In the fall, huckleberries turn a brilliant, vermillion red. So when you’re looking down from above, it’s relatively easy to see how they snake across the park.

In peak season, the sweet berries make up about 50 percent of grizzly bear diet in the area.

"They basically will choose the maximum energy gain when they can," Graves says. "And so a food resource like huckleberries that can be in these very dense patches in some cases, is a really efficient way for them to put on the pounds."

Nick Mott: It’s like a power smoothie or something.

"Exactly, a berry smoothie," Graves says. "Yeah, they eat a lot of it."

Grizzlies are federally listed as threatened, and Glacier is part of the largest habitat for the bears in the lower 48. So this study is crucial to figuring out how to help the animals thrive, and to avoid conflicts with people. And Graves says the berries are also important for other animals like bees and birds and, of course, people too.

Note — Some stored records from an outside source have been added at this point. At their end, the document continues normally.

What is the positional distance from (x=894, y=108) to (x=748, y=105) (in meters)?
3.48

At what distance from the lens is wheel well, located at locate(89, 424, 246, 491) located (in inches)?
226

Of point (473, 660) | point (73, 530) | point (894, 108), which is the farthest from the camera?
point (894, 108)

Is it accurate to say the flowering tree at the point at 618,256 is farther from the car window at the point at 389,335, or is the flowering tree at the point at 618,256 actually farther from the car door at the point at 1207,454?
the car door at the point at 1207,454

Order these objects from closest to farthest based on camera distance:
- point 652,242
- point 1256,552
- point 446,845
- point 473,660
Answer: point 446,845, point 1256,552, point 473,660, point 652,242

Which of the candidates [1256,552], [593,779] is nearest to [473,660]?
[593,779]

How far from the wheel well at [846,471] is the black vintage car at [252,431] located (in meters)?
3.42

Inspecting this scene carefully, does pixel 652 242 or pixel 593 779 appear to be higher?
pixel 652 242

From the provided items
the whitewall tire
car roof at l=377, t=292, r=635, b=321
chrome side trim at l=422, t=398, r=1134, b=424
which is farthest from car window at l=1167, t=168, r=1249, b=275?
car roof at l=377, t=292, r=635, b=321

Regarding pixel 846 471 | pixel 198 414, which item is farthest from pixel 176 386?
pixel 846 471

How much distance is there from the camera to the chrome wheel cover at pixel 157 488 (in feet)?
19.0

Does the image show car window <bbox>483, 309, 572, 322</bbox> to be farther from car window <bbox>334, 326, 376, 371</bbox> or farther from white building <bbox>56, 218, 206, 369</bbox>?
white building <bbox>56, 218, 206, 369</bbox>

To make sure the aerial imagery matched what was on the ground, she says researchers conducted extensive surveys of vegetation in the field, which could mean the occasional berry eating along with the data collecting.

"This is edible research, for sure," Graves says. "It is fun to be out there doing this kind of research when you get a chance to be out there during the time period when it’s ripe."

She says the study starts to address the effects climate change and associated impacts – like increasing intensity of wildfire and drought, and changes in weather patterns – might have on the species.

But in addition to mapping over time, researchers also need to figure out the productivity of the plants, she says. So this is step one.

"So you think about it as the where, when and how much. And this is the where," she says.

While the maps might help park officials figure out how to manage bears and people, they won’t be of all that much help to intrepid berry-pickers, looking for new huckleberry hotspots.

"Part of why we felt comfortable working in Glacier National Park is because they have limits on the amount of huckleberries that people can pick," she says. "It’s one quart per person, so it shouldn’t be too much of a problem."

Plus, the vast majority of the huckleberries were more than 300 feet from trails, which is good for bears, too.

While field surveys have been going on for years, Graves says the satellite model itself took only a few months to construct. The details of complementary studies of berry productivity and change over time are still in the works.

She says future studies can use this model to map all kinds of other shrubs that change colors with the seasons.